··· PROVIDED TEXT ···

© Robert D. Sutherland, 2010, all rights reserved
In the real world, murder and other types of criminal behavior aren’t normally regarded as humorous. In mystery stories, however, where fictionalized crimes are the nuclei around which action swarms and characters orbit, authors are free—if the story allows—to use humor to texture the narrative and enhance readers’ enjoyment. Occasionally (as in some caper narratives, or stories of serial killers who seek revenge for a bizarre or imagined injury against a group of unsympathetic and eccentric victims, or those tales that mix the mystery with a subplot of romantic comedy) the interaction of character(s) with circumstance can result in humor that pervades the entire story. In other narratives, humor may be only intermittent—not structurally a part of the main storyline, but rather the result of mistakes and misadventures encountered in perpetrating or solving a crime, of habitual banter between friends, rivals, and co-workers, or amusing incidents of happenstance that authors frequently are able to render with swift brush strokes en passant.
In extended narratives, humor can serve several purposes (which often overlap):
Comic relief—to add variety; establish change of pace; provide breathing space (in, or following, tightly structured, condensed, or suspenseful passages); lighten tone (when narrative becomes oppressively ponderous, grim, frightening, or emotionally painful);
Entertainment—to provide intellectual enjoyment deriving from banter and witty dialogue, observing characters interacting with each other and interesting situations, and watching the coming to fruition of extended narrative “jokes”;
Satire/parody—ridiculing or poking fun at specific character traits, institutions, belief systems, literary conventions, etc., through exaggeration, irony, or burlesque.
Whatever purpose(s) it’s serving, the humor should grow organically from the story’s main elements—plot, character, theme, setting, event—whether singly or in combination. To be organic, it must arise from, and be consistent with, implications inherent in the specific premises that move the narrative: “If X is the case, then what Y’s could logically result?” (Bronson is afraid of heights, but nevertheless must scale the cliff … (?); Maggie can’t tolerate eating oysters, but that’s what’s served by her boyfriend’s mother whom she desperately wishes to impress … (?); Bruce is convinced that George has seduced his wife and decides to confront them both … (?); having deactivated the primary alarms, the burglars proceed, unaware that the backup system is still actively engaged … (?) Whether mundane or absurd, a premise will inherently contain within it implicit and potential consequences that can be followed out to logical conclusions. For readers, the humor arising from this process will be a logical, believable outgrowth of the established given, and not something extraneous to the story, arbitrarily or gratuitously inserted, forced, labored, or self-indulgently contrived in an effort to produce laughs.

···

Answer these about the essay on humor in mystery stories:
1. What kind of subplot, when mixed with the mystery, can produce humor that pervades the entire story?
2. Through what three means does satire/parody ridicule its targets?
3. In the example premises, what is Bronson afraid of?

··· INFORMATION SHOWN ···

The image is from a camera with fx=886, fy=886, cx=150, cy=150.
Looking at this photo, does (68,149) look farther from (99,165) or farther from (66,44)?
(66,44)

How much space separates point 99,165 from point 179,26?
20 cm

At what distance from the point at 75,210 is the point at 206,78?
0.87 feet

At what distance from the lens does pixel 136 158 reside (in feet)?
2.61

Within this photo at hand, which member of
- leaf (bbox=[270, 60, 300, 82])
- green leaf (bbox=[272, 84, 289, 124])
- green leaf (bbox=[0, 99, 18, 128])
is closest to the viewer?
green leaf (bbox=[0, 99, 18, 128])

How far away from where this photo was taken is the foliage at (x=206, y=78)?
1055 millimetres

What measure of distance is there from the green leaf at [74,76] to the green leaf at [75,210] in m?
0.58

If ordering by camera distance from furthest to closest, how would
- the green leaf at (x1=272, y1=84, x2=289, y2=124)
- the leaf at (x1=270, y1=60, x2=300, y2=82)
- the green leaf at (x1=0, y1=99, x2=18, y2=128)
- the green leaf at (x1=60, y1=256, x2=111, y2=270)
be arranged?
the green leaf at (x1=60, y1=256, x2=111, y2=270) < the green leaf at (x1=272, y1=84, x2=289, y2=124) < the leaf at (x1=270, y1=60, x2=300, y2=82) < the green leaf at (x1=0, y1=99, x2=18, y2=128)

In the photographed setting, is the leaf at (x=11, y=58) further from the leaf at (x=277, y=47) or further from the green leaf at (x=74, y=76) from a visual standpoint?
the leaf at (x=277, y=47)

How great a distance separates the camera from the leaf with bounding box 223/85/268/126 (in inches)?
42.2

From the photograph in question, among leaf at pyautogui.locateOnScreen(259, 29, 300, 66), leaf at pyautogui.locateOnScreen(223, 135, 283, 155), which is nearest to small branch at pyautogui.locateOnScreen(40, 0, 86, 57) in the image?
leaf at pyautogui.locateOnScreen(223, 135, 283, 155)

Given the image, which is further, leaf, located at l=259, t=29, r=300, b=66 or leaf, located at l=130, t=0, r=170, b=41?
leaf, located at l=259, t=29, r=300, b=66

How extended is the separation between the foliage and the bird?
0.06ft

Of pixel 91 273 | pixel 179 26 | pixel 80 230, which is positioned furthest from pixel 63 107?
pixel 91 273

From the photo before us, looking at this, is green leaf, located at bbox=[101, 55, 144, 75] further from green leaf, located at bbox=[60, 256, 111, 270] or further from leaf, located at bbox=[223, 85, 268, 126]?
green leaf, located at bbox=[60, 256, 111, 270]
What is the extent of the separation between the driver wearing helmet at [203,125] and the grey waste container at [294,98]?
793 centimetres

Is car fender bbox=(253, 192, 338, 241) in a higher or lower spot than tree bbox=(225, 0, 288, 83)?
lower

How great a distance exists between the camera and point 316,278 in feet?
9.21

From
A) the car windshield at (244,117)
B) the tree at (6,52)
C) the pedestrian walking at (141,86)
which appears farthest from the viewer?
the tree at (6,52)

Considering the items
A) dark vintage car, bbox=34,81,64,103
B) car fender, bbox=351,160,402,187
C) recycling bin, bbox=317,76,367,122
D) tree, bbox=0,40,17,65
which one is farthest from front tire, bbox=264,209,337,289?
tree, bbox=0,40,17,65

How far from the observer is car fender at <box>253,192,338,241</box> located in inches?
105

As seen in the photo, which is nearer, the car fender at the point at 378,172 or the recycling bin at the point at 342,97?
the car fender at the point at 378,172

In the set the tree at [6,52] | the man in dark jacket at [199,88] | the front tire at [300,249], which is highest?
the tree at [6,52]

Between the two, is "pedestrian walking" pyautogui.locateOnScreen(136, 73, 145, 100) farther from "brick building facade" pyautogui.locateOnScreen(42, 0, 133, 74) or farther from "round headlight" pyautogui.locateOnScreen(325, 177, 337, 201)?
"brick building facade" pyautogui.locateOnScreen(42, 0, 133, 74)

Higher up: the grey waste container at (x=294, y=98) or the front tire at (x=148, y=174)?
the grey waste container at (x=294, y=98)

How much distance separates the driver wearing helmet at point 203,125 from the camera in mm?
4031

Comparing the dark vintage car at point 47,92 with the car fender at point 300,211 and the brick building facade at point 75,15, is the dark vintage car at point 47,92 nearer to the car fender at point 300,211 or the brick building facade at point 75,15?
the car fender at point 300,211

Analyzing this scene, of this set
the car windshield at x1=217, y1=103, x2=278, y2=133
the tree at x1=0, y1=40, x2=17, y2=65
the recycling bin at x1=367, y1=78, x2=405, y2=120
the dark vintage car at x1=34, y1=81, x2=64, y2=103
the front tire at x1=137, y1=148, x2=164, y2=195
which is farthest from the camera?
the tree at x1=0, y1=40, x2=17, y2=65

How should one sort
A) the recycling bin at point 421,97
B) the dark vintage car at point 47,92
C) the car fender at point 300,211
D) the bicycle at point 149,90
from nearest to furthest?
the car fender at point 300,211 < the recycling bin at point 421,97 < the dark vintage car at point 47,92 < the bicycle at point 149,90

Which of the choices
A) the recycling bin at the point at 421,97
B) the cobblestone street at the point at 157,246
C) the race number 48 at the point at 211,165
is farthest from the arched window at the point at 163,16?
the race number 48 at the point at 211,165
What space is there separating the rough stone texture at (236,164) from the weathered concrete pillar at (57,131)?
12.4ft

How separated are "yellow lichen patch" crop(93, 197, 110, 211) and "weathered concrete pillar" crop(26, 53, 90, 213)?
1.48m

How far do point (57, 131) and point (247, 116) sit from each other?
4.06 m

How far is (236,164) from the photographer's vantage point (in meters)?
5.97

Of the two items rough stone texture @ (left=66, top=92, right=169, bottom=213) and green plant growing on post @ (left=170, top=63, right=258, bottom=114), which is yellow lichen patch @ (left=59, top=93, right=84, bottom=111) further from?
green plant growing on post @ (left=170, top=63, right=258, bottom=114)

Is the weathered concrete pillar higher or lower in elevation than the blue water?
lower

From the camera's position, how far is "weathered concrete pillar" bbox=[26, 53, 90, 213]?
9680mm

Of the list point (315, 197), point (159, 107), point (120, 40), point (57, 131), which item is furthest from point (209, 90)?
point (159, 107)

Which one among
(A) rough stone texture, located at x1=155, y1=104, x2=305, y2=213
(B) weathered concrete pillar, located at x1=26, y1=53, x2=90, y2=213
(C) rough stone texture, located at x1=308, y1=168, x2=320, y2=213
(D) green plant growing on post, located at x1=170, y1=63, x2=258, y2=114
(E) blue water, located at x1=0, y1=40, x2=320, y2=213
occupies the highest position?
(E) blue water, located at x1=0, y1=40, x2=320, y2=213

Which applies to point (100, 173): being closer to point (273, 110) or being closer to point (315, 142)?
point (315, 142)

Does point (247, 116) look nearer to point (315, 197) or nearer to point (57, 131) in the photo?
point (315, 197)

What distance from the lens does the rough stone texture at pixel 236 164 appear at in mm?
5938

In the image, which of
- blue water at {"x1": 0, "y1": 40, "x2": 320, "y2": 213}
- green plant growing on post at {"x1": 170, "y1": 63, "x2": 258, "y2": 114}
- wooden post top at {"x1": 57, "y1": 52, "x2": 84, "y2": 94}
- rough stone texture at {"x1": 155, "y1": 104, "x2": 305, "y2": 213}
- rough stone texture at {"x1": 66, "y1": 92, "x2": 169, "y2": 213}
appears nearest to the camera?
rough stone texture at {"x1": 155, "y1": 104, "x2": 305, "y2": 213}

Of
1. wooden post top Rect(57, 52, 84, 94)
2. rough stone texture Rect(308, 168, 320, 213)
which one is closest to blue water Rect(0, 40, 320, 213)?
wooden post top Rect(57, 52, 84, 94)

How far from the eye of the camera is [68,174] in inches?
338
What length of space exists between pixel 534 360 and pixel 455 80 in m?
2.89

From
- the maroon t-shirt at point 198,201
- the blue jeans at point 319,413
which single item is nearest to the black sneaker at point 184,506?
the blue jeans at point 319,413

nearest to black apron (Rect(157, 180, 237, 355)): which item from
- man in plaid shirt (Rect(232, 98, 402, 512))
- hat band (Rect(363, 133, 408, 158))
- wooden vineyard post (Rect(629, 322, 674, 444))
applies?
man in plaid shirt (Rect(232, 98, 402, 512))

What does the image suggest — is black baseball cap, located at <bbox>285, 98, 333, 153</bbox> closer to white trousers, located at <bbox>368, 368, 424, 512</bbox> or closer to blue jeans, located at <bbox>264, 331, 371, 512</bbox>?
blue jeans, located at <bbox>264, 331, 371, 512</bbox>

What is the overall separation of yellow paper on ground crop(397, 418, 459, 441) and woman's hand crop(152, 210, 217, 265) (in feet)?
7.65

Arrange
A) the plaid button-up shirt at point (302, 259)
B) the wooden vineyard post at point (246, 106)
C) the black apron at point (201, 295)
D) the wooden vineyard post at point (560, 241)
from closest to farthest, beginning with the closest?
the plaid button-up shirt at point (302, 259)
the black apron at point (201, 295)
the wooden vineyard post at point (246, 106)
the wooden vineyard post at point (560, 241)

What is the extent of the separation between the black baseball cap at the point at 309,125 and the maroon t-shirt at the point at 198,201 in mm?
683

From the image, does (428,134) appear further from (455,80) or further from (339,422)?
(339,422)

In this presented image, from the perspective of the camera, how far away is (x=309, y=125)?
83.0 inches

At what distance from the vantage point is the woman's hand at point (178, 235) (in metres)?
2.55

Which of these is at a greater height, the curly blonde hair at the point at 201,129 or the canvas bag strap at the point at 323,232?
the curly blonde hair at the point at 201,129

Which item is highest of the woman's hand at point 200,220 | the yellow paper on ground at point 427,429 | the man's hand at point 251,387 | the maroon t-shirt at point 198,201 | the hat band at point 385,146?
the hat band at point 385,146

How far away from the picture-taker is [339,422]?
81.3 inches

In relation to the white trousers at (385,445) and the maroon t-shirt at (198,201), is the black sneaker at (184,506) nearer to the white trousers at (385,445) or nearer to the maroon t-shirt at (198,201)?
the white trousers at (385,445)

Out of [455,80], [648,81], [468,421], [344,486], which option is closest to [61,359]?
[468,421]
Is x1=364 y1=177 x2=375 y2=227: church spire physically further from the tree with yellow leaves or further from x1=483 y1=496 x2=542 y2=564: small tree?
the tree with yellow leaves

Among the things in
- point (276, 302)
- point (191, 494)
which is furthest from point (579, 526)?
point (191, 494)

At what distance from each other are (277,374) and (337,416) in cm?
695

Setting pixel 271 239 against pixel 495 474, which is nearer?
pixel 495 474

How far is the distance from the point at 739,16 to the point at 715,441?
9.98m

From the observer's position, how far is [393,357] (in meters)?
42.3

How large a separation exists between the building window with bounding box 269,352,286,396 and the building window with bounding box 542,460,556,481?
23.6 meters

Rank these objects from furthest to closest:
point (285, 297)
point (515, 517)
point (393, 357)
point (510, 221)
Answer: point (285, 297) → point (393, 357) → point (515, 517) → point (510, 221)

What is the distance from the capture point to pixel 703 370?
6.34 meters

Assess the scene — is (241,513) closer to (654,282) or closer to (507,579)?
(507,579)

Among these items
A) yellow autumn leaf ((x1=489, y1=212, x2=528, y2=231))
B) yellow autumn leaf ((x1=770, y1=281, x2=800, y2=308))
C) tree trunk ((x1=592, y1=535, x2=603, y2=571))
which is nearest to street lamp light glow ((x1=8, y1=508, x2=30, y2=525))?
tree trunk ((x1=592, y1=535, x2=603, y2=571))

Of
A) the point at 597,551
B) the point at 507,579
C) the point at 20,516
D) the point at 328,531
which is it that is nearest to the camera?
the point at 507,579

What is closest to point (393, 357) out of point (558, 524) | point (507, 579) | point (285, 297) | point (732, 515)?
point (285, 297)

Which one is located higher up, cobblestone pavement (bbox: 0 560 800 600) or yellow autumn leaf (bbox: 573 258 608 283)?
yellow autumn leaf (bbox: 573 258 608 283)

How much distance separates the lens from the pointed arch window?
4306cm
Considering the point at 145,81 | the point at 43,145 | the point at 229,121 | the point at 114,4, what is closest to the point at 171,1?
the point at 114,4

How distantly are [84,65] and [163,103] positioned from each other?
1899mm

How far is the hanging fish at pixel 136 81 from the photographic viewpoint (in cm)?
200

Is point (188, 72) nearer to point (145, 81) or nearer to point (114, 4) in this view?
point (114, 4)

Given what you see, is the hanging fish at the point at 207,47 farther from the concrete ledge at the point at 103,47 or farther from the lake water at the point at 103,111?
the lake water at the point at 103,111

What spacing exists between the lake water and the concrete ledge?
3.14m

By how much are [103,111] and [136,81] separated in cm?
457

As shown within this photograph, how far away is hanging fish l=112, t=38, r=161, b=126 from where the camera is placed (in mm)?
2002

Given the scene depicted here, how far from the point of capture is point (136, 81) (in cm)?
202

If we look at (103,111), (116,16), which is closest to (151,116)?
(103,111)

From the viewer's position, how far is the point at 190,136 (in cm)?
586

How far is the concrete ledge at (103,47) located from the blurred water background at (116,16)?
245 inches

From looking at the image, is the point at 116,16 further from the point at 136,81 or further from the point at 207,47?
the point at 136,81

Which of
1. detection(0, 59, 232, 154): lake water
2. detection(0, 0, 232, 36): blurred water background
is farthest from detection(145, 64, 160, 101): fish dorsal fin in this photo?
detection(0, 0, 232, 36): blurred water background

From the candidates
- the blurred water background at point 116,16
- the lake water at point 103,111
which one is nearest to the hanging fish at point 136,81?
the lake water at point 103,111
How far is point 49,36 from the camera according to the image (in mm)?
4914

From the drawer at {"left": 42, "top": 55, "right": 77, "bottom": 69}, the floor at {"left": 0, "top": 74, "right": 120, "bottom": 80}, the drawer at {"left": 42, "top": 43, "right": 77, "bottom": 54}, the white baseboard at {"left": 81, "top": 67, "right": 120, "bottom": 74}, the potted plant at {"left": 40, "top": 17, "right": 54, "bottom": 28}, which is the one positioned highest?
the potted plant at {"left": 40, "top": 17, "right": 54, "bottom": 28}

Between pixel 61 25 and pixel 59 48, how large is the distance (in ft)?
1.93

···

EXERCISE ANSWER:
1. A subplot of romantic comedy.
2. Exaggeration, irony, or burlesque.
3. Heights.